The outbreak of war in 1914 saw National Reservists on parade in the Borough on Bank Holiday Monday, 4 August, prior to proceeding to Taunton to receive their colours - war with Germany was declared at midnight. Later recruits, in response to Lord Kitchener's appeal, marched through Middle Street to entrain at Yeovil Town Railway Station, and horses were commandeered for army use.
Sir Ernest Petter, in 1915, offered the Petter works to the government for use in assisting the war effort. The Admiralty being in need of seaplanes, a new episode in the company’s affairs was opened, the Westland works being given over for the construction of aircraft - an activity which continued after the end of the war.
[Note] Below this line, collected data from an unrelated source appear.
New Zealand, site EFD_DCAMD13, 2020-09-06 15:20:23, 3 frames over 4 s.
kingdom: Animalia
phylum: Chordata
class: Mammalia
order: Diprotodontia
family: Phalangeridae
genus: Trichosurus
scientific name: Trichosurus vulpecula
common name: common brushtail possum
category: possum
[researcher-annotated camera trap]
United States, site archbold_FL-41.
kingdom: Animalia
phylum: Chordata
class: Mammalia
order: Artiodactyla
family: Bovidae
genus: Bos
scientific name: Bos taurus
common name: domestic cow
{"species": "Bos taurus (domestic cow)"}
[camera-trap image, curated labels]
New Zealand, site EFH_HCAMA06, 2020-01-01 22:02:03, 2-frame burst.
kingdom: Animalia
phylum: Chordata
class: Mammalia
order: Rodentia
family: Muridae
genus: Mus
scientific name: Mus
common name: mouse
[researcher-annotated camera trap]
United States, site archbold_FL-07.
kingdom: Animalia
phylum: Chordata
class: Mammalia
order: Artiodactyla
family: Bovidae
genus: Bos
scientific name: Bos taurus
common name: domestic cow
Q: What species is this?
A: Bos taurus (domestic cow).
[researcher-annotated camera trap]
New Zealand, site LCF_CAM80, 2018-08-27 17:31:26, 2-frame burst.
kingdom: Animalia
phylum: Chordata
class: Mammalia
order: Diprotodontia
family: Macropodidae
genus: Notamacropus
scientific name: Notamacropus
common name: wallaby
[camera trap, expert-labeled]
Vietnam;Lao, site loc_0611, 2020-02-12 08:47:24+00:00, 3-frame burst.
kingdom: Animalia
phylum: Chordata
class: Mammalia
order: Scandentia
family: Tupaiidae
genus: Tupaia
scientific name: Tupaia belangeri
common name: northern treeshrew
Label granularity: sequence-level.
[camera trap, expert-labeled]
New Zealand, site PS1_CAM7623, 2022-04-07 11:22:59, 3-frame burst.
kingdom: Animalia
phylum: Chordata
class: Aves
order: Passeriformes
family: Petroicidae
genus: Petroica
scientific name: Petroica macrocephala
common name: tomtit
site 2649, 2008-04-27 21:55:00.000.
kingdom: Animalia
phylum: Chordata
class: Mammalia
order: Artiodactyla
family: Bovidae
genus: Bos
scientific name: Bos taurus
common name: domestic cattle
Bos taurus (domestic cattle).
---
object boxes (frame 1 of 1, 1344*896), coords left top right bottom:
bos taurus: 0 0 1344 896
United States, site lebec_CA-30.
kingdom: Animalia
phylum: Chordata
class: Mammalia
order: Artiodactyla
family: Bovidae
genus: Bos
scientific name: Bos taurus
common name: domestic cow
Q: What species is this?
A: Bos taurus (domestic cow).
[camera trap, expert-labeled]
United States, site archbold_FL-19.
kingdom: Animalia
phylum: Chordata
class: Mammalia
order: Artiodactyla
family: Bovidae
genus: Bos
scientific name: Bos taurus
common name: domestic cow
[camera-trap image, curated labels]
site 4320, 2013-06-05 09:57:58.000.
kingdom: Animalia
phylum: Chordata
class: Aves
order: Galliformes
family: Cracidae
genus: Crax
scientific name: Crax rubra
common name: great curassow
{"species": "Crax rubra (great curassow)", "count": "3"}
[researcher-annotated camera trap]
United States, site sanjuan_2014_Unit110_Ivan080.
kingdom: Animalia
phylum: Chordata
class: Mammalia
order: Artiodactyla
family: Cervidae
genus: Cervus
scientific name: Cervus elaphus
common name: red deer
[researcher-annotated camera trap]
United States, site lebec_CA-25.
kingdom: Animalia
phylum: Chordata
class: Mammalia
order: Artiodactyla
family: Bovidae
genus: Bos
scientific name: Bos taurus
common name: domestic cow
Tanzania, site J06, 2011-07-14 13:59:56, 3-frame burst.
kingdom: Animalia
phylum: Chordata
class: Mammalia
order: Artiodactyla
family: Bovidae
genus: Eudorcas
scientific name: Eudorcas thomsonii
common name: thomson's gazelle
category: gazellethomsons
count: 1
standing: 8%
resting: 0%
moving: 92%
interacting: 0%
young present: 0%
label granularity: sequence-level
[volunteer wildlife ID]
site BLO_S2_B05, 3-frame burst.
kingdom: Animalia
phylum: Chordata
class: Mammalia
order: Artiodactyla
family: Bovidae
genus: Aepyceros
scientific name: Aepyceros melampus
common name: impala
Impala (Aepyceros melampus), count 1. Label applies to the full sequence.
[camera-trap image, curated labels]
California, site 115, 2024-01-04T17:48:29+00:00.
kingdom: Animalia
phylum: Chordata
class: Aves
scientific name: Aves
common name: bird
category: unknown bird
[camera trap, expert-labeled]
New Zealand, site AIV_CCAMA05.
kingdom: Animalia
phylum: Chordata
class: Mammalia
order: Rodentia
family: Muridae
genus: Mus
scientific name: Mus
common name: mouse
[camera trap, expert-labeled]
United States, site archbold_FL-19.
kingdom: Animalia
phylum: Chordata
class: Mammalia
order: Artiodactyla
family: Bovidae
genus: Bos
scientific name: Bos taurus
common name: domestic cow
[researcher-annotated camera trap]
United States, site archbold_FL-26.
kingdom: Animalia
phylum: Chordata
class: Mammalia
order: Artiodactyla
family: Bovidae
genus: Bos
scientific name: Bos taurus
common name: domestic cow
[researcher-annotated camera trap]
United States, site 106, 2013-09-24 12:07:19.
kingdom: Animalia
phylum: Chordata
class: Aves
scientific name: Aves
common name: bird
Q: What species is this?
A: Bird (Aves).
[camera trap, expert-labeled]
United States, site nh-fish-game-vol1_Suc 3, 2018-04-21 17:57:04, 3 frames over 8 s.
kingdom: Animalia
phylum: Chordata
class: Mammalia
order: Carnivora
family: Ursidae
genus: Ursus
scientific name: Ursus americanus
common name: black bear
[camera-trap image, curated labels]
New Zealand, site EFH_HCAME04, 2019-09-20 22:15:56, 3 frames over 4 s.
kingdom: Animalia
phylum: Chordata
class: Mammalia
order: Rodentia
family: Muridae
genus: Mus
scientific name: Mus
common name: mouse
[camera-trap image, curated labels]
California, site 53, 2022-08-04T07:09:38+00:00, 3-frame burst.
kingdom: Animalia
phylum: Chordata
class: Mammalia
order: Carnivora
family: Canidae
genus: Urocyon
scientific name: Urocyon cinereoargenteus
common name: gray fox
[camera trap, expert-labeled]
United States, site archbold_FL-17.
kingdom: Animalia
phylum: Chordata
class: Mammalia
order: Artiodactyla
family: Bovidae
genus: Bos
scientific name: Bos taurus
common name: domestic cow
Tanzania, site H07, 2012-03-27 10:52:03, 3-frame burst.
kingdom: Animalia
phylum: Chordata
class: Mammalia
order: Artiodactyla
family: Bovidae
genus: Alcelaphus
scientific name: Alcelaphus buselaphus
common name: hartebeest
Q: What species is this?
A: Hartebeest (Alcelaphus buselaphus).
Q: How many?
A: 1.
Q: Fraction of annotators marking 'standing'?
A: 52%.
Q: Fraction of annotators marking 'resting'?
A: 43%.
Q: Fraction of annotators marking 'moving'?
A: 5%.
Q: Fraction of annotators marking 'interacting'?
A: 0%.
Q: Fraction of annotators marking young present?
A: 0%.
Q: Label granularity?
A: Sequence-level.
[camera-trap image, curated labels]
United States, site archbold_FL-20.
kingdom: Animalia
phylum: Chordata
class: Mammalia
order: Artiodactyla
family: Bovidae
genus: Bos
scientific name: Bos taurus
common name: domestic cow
The Nautilus factory in Reckleford was employed in producing munitions.
In 1915 the British Red Cross Society, took over the Newnam Memorial Hall in South Street for use as Yeovil Red Cross Hospital, equipping it with four wards, a recreation and dining room, ancillary offices, and a fully equipped operating theatre. Some 1,200 war casualties were treated here until its closure in December 1918.
In World War II Yeovil suffered enemy air raids on ten occasions, 107 high explosive bombs fell on the town killing or fatally wounding 49 persons, a further 32 were seriously injured and 90 slightly. Sixty-eight houses were totally destroyed, 2377 were damaged but repairable, 309 had windows broken, and 67 were damaged by machine gun fire - a total of repairable buildings of 2754 - accounting for a third of the borough’s houses. Fire bombs, however, did not fall on the town.
The first, and most serious, raid took place on 7 October 1940 followed by another on the following day. These caused 27 fatal casualties, two bombs making direct hits on air-raid shelters in Preston Road and at the Vicarage Street Methodist Church. The final raid occurred on 5 August 1942, two bombers flying over the town just before dusk and inflicting damage on nearly a thousand houses.